_DATA TO PROCESS_
━━━━
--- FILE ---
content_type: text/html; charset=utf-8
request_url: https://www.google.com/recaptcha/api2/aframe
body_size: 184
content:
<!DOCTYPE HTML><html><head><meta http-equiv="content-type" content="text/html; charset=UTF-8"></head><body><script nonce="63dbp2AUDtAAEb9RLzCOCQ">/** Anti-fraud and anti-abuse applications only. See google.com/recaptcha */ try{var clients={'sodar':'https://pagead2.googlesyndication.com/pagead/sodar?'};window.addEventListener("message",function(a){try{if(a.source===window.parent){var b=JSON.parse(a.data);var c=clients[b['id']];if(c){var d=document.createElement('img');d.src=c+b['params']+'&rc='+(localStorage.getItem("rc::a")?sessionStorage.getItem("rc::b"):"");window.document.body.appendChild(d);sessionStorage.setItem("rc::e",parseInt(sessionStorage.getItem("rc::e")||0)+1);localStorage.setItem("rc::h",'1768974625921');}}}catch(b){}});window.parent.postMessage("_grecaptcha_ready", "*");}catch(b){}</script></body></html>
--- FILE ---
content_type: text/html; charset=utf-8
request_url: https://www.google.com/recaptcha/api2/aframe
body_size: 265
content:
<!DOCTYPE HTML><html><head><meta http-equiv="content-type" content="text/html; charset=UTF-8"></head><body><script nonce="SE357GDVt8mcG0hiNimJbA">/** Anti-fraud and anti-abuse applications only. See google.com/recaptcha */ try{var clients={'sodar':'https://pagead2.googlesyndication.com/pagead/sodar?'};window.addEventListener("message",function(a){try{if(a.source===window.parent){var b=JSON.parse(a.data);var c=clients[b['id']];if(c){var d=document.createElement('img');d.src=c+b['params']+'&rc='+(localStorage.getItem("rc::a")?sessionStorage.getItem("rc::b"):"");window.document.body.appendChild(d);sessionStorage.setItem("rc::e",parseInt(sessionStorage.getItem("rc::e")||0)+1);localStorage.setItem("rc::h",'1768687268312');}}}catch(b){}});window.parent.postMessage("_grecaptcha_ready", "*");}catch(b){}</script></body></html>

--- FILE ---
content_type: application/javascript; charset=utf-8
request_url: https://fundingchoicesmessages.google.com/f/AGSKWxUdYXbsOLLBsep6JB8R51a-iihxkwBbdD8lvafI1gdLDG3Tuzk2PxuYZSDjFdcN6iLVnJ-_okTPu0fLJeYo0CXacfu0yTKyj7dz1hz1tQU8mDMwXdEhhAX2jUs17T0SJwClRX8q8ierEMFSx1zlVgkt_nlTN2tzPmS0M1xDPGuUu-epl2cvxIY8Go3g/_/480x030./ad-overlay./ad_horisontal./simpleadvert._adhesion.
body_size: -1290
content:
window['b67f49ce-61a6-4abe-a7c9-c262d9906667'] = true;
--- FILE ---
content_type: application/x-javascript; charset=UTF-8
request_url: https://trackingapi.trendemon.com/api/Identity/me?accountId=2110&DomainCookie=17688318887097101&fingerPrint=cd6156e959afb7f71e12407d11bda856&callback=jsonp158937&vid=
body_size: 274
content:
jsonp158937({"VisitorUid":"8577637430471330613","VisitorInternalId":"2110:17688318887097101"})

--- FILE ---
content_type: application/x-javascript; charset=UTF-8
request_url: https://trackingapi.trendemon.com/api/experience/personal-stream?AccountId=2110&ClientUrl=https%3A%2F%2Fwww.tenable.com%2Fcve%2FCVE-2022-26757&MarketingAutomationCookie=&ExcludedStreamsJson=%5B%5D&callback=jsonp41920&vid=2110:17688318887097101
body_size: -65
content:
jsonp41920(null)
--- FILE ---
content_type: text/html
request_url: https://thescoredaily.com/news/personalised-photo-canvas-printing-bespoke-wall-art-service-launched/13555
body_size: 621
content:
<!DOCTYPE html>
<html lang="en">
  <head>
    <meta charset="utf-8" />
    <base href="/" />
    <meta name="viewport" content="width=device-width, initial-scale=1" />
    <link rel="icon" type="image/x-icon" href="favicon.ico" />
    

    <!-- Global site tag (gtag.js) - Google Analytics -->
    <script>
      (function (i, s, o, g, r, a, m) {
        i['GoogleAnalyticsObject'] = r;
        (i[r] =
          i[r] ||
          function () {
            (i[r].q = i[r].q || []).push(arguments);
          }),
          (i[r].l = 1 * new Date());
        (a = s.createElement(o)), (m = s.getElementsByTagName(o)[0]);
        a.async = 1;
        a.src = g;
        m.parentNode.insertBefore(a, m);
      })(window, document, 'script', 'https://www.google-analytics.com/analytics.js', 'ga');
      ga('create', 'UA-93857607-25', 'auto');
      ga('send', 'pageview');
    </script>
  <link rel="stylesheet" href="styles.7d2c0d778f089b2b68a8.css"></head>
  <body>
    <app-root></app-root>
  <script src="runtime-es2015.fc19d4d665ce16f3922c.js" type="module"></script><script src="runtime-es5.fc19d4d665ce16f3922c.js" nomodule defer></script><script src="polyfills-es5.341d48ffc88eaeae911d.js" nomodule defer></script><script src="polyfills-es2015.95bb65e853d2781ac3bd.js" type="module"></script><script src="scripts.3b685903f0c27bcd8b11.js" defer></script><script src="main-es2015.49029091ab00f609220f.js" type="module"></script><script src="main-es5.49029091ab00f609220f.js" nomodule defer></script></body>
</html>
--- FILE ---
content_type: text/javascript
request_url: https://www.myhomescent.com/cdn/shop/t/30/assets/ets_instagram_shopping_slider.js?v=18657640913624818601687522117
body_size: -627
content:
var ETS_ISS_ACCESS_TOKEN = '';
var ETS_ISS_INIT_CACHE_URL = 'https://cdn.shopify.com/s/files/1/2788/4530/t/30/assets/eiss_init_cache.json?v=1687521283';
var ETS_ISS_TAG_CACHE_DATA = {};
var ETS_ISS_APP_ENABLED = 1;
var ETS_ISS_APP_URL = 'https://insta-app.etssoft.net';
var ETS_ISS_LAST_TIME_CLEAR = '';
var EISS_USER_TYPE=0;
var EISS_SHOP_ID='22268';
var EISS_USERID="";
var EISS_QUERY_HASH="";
━━━━
_EXERCISE_
Print the material in full. Keep it exactly as it is.

_TASK RESPONSE_
--- FILE ---
content_type: text/html; charset=utf-8
request_url: https://www.google.com/recaptcha/api2/aframe
body_size: 184
content:
<!DOCTYPE HTML><html><head><meta http-equiv="content-type" content="text/html; charset=UTF-8"></head><body><script nonce="63dbp2AUDtAAEb9RLzCOCQ">/** Anti-fraud and anti-abuse applications only. See google.com/recaptcha */ try{var clients={'sodar':'https://pagead2.googlesyndication.com/pagead/sodar?'};window.addEventListener("message",function(a){try{if(a.source===window.parent){var b=JSON.parse(a.data);var c=clients[b['id']];if(c){var d=document.createElement('img');d.src=c+b['params']+'&rc='+(localStorage.getItem("rc::a")?sessionStorage.getItem("rc::b"):"");window.document.body.appendChild(d);sessionStorage.setItem("rc::e",parseInt(sessionStorage.getItem("rc::e")||0)+1);localStorage.setItem("rc::h",'1768974625921');}}}catch(b){}});window.parent.postMessage("_grecaptcha_ready", "*");}catch(b){}</script></body></html>
--- FILE ---
content_type: text/html; charset=utf-8
request_url: https://www.google.com/recaptcha/api2/aframe
body_size: 265
content:
<!DOCTYPE HTML><html><head><meta http-equiv="content-type" content="text/html; charset=UTF-8"></head><body><script nonce="SE357GDVt8mcG0hiNimJbA">/** Anti-fraud and anti-abuse applications only. See google.com/recaptcha */ try{var clients={'sodar':'https://pagead2.googlesyndication.com/pagead/sodar?'};window.addEventListener("message",function(a){try{if(a.source===window.parent){var b=JSON.parse(a.data);var c=clients[b['id']];if(c){var d=document.createElement('img');d.src=c+b['params']+'&rc='+(localStorage.getItem("rc::a")?sessionStorage.getItem("rc::b"):"");window.document.body.appendChild(d);sessionStorage.setItem("rc::e",parseInt(sessionStorage.getItem("rc::e")||0)+1);localStorage.setItem("rc::h",'1768687268312');}}}catch(b){}});window.parent.postMessage("_grecaptcha_ready", "*");}catch(b){}</script></body></html>

--- FILE ---
content_type: application/javascript; charset=utf-8
request_url: https://fundingchoicesmessages.google.com/f/AGSKWxUdYXbsOLLBsep6JB8R51a-iihxkwBbdD8lvafI1gdLDG3Tuzk2PxuYZSDjFdcN6iLVnJ-_okTPu0fLJeYo0CXacfu0yTKyj7dz1hz1tQU8mDMwXdEhhAX2jUs17T0SJwClRX8q8ierEMFSx1zlVgkt_nlTN2tzPmS0M1xDPGuUu-epl2cvxIY8Go3g/_/480x030./ad-overlay./ad_horisontal./simpleadvert._adhesion.
body_size: -1290
content:
window['b67f49ce-61a6-4abe-a7c9-c262d9906667'] = true;
--- FILE ---
content_type: application/x-javascript; charset=UTF-8
request_url: https://trackingapi.trendemon.com/api/Identity/me?accountId=2110&DomainCookie=17688318887097101&fingerPrint=cd6156e959afb7f71e12407d11bda856&callback=jsonp158937&vid=
body_size: 274
content:
jsonp158937({"VisitorUid":"8577637430471330613","VisitorInternalId":"2110:17688318887097101"})

--- FILE ---
content_type: application/x-javascript; charset=UTF-8
request_url: https://trackingapi.trendemon.com/api/experience/personal-stream?AccountId=2110&ClientUrl=https%3A%2F%2Fwww.tenable.com%2Fcve%2FCVE-2022-26757&MarketingAutomationCookie=&ExcludedStreamsJson=%5B%5D&callback=jsonp41920&vid=2110:17688318887097101
body_size: -65
content:
jsonp41920(null)
--- FILE ---
content_type: text/html
request_url: https://thescoredaily.com/news/personalised-photo-canvas-printing-bespoke-wall-art-service-launched/13555
body_size: 621
content:
<!DOCTYPE html>
<html lang="en">
  <head>
    <meta charset="utf-8" />
    <base href="/" />
    <meta name="viewport" content="width=device-width, initial-scale=1" />
    <link rel="icon" type="image/x-icon" href="favicon.ico" />
    

    <!-- Global site tag (gtag.js) - Google Analytics -->
    <script>
      (function (i, s, o, g, r, a, m) {
        i['GoogleAnalyticsObject'] = r;
        (i[r] =
          i[r] ||
          function () {
            (i[r].q = i[r].q || []).push(arguments);
          }),
          (i[r].l = 1 * new Date());
        (a = s.createElement(o)), (m = s.getElementsByTagName(o)[0]);
        a.async = 1;
        a.src = g;
        m.parentNode.insertBefore(a, m);
      })(window, document, 'script', 'https://www.google-analytics.com/analytics.js', 'ga');
      ga('create', 'UA-93857607-25', 'auto');
      ga('send', 'pageview');
    </script>
  <link rel="stylesheet" href="styles.7d2c0d778f089b2b68a8.css"></head>
  <body>
    <app-root></app-root>
  <script src="runtime-es2015.fc19d4d665ce16f3922c.js" type="module"></script><script src="runtime-es5.fc19d4d665ce16f3922c.js" nomodule defer></script><script src="polyfills-es5.341d48ffc88eaeae911d.js" nomodule defer></script><script src="polyfills-es2015.95bb65e853d2781ac3bd.js" type="module"></script><script src="scripts.3b685903f0c27bcd8b11.js" defer></script><script src="main-es2015.49029091ab00f609220f.js" type="module"></script><script src="main-es5.49029091ab00f609220f.js" nomodule defer></script></body>
</html>
--- FILE ---
content_type: text/javascript
request_url: https://www.myhomescent.com/cdn/shop/t/30/assets/ets_instagram_shopping_slider.js?v=18657640913624818601687522117
body_size: -627
content:
var ETS_ISS_ACCESS_TOKEN = '';
var ETS_ISS_INIT_CACHE_URL = 'https://cdn.shopify.com/s/files/1/2788/4530/t/30/assets/eiss_init_cache.json?v=1687521283';
var ETS_ISS_TAG_CACHE_DATA = {};
var ETS_ISS_APP_ENABLED = 1;
var ETS_ISS_APP_URL = 'https://insta-app.etssoft.net';
var ETS_ISS_LAST_TIME_CLEAR = '';
var EISS_USER_TYPE=0;
var EISS_SHOP_ID='22268';
var EISS_USERID="";
var EISS_QUERY_HASH="";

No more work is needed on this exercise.